The father-of-two, from Nailsea, had only just returned from holiday in Fuerte-ventura in the Canary Islands. He was remembered by his grieving wife Mary as “my life partner and soulmate, but, most of all, my best friend.”
Wendy Jacobs, 59. Cumbria
Headteacher Wendy, of Barrow In Furness, died on Mother’s Day from pneumonia complicated by Covid-19.
Her passing was described as “devastating” by her school – Roose Community Primary School in Barrow, Lancs – where her colleagues and pupils were said to be “in shock”. In their tribute, Wendy’s grief-stricken family described her as an “incredible woman”.
Tracey Foley
Sobbing son Stuart Hamlin touched hearts everywhere when he told of the “gut-wrenching pain” of losing his mum Tracy to the virus on Thursday.

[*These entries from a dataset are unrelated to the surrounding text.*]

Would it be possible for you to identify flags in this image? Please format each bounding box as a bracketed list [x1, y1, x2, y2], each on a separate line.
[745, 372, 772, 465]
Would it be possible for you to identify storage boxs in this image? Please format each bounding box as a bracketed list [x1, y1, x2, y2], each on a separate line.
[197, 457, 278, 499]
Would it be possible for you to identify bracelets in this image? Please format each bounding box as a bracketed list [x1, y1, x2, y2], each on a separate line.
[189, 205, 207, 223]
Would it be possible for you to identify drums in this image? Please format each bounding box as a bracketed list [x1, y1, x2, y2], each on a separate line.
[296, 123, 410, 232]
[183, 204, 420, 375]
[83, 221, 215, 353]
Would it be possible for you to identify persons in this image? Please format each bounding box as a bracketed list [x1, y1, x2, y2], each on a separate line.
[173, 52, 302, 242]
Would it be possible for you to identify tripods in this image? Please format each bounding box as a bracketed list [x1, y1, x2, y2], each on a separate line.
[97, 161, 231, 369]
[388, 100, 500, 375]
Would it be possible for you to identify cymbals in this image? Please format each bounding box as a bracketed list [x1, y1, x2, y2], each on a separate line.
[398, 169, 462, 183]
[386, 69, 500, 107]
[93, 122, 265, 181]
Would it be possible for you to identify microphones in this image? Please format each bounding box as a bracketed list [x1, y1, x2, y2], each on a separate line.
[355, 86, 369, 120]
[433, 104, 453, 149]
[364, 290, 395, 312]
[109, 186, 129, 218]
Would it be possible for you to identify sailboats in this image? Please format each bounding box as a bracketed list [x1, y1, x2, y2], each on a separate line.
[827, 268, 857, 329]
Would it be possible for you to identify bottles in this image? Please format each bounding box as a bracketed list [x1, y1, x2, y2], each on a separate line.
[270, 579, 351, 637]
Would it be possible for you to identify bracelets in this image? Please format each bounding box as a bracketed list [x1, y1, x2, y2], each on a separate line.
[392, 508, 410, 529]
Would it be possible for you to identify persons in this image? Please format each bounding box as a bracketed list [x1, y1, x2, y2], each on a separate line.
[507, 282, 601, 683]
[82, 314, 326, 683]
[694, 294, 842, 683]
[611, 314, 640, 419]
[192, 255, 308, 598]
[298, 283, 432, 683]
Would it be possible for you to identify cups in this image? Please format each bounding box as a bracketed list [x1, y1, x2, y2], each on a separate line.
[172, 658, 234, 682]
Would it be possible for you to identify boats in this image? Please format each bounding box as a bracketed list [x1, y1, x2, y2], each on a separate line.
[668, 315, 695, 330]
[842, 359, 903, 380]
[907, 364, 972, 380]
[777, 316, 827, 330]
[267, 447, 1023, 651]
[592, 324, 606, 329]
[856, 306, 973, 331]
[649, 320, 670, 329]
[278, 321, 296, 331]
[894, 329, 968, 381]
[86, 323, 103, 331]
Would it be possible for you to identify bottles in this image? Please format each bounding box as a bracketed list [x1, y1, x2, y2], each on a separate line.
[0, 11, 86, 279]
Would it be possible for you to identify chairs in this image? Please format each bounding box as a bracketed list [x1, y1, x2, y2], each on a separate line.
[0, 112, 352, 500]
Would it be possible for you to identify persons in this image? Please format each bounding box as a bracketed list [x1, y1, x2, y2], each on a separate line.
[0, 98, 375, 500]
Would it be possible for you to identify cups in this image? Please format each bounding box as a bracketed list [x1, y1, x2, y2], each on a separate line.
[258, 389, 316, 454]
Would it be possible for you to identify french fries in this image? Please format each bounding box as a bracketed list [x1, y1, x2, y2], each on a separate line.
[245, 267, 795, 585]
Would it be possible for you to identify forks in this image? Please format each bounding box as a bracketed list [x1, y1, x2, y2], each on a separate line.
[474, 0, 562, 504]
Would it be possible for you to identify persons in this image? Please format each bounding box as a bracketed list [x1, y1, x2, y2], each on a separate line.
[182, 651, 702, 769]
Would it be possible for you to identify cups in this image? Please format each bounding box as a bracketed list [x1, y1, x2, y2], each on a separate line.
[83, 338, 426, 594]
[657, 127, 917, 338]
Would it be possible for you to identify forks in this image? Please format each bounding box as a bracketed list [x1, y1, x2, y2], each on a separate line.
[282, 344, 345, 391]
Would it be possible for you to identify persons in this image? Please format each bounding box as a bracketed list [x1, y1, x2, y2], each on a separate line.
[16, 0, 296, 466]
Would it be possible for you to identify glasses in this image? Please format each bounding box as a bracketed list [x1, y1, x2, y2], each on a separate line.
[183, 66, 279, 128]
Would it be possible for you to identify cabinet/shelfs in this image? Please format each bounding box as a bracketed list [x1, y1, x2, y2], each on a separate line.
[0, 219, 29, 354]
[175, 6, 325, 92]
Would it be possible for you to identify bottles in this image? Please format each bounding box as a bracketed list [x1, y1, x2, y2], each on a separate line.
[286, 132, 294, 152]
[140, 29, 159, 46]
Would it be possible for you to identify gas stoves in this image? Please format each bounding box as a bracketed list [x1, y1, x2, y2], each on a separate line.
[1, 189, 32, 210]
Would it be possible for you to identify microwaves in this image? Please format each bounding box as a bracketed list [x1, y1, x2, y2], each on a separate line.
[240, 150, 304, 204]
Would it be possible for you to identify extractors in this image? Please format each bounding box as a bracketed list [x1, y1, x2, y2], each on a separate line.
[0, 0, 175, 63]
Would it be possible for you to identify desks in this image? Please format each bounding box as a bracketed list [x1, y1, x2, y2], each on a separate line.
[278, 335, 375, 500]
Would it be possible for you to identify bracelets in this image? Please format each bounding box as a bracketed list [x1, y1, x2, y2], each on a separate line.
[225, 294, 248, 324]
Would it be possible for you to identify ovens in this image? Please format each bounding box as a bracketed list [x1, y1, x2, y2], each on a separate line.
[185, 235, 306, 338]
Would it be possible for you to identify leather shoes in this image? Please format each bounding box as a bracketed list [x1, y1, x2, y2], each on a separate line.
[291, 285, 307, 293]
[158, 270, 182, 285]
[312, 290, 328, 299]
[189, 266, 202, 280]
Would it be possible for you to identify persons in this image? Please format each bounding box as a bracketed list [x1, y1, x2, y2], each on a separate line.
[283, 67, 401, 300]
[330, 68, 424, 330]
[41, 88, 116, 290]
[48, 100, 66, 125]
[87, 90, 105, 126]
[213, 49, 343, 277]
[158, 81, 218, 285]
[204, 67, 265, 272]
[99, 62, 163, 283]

Tracy, a former caretaker at Crayford Manor House school, in Bexleyheath, south east London, died four days after being admitted to the Queen Elizabeth Hospital in Woolwich with symptoms of Covid-19. In a clip uploaded to Facebook, watched four million times, Stuart wept: “I beg you. Stay indoors.”
Paul Karslake, 61. Essex
Artist Paul was the brother of Jo Wood – former wife of Rolling Stone Ronnie.
Paul, of Basildon, died from suspected coronavirus on March 23 and left his big sister shattered. Jo, 63, described him as a “funny, talented, wonderful father, husband and brother”. She added: “I’ll miss him so much.”